------ PROVIDED MATERIAL
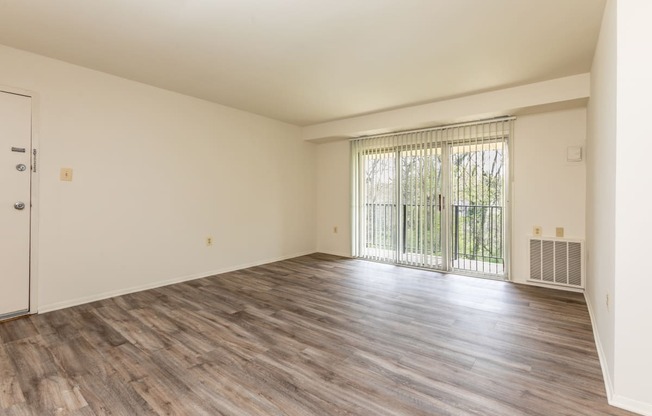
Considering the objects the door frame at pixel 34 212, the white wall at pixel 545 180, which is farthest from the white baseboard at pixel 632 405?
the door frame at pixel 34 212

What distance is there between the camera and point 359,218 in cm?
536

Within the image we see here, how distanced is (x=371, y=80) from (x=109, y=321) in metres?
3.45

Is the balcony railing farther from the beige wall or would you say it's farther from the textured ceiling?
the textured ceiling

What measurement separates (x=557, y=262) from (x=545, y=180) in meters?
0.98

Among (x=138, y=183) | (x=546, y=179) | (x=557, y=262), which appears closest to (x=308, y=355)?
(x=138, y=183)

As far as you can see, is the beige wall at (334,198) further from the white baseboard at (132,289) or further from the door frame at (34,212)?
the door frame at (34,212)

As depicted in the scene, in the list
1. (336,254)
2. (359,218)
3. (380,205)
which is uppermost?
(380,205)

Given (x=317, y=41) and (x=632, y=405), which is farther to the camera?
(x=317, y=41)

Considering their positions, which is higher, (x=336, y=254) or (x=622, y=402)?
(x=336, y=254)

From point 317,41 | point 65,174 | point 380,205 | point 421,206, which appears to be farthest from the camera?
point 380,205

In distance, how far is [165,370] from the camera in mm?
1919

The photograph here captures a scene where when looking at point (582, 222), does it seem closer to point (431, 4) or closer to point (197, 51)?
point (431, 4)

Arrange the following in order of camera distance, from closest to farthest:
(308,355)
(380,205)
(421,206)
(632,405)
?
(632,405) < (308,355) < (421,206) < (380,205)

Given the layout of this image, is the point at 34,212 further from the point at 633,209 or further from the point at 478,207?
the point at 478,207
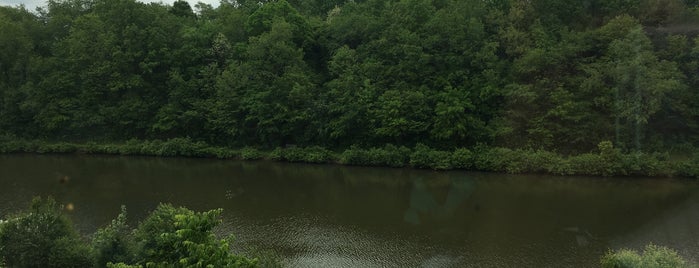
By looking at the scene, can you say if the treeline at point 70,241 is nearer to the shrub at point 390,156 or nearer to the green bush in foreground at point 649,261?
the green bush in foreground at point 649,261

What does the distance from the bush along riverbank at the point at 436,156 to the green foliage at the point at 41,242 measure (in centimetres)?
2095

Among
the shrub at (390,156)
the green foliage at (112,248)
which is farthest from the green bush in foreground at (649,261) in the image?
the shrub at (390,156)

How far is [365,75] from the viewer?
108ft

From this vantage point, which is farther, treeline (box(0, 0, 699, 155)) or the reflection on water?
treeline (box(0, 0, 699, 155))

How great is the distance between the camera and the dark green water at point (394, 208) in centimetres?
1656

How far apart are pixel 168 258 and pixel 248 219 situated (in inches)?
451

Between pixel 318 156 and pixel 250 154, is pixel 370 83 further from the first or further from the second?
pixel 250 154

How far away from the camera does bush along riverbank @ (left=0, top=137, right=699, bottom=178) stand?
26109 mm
------------
------ PROVIDED MATERIAL
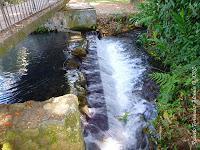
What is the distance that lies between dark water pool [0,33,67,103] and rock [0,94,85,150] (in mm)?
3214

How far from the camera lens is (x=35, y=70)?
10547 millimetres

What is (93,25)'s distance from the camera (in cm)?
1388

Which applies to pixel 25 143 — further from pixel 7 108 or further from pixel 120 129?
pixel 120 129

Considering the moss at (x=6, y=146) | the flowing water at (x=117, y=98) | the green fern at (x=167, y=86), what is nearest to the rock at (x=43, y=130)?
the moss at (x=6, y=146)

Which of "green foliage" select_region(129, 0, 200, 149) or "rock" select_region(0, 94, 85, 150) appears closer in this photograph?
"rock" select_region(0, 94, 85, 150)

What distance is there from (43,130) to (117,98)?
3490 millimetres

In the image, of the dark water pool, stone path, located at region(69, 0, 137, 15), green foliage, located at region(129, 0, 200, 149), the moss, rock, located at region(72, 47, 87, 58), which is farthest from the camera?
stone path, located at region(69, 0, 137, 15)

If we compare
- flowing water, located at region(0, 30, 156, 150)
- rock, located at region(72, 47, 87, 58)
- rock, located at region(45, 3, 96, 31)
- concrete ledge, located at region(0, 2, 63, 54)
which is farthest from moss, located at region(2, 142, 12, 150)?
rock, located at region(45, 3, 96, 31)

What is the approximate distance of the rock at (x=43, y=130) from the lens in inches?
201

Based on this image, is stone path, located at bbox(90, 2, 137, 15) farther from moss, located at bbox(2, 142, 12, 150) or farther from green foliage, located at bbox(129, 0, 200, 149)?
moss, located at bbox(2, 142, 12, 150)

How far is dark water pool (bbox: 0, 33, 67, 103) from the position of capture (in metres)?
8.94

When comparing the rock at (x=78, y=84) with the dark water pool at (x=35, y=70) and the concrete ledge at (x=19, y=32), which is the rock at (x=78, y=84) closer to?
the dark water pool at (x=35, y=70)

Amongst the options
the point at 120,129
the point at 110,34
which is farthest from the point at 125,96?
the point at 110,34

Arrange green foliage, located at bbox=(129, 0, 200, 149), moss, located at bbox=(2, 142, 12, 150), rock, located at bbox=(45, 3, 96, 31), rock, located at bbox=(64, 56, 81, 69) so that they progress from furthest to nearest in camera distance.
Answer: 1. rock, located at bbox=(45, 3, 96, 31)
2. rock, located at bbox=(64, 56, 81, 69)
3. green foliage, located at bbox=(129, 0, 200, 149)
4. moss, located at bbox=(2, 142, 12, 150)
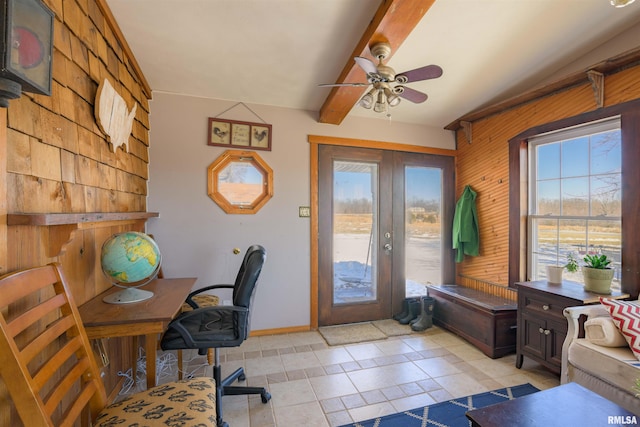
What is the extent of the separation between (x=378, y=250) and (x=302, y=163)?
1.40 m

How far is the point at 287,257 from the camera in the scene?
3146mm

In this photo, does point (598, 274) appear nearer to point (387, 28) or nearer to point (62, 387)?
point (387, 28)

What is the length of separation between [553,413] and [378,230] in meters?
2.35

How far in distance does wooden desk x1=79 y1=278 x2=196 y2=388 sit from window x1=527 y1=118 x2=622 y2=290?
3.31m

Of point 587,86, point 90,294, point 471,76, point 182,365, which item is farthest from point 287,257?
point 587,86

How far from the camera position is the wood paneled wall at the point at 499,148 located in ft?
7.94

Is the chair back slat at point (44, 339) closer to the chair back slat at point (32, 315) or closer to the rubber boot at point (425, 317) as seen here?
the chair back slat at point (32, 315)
------------
■ **WORK INSTRUCTIONS**: Identify each line in the records above that contains the word "lens", and copy every such line in full. Case counts.

■ **TASK OUTPUT**:
How far from the camera lens is (x=35, y=70)?
What is the approximate distance of the rock at (x=43, y=130) from the lens in inches?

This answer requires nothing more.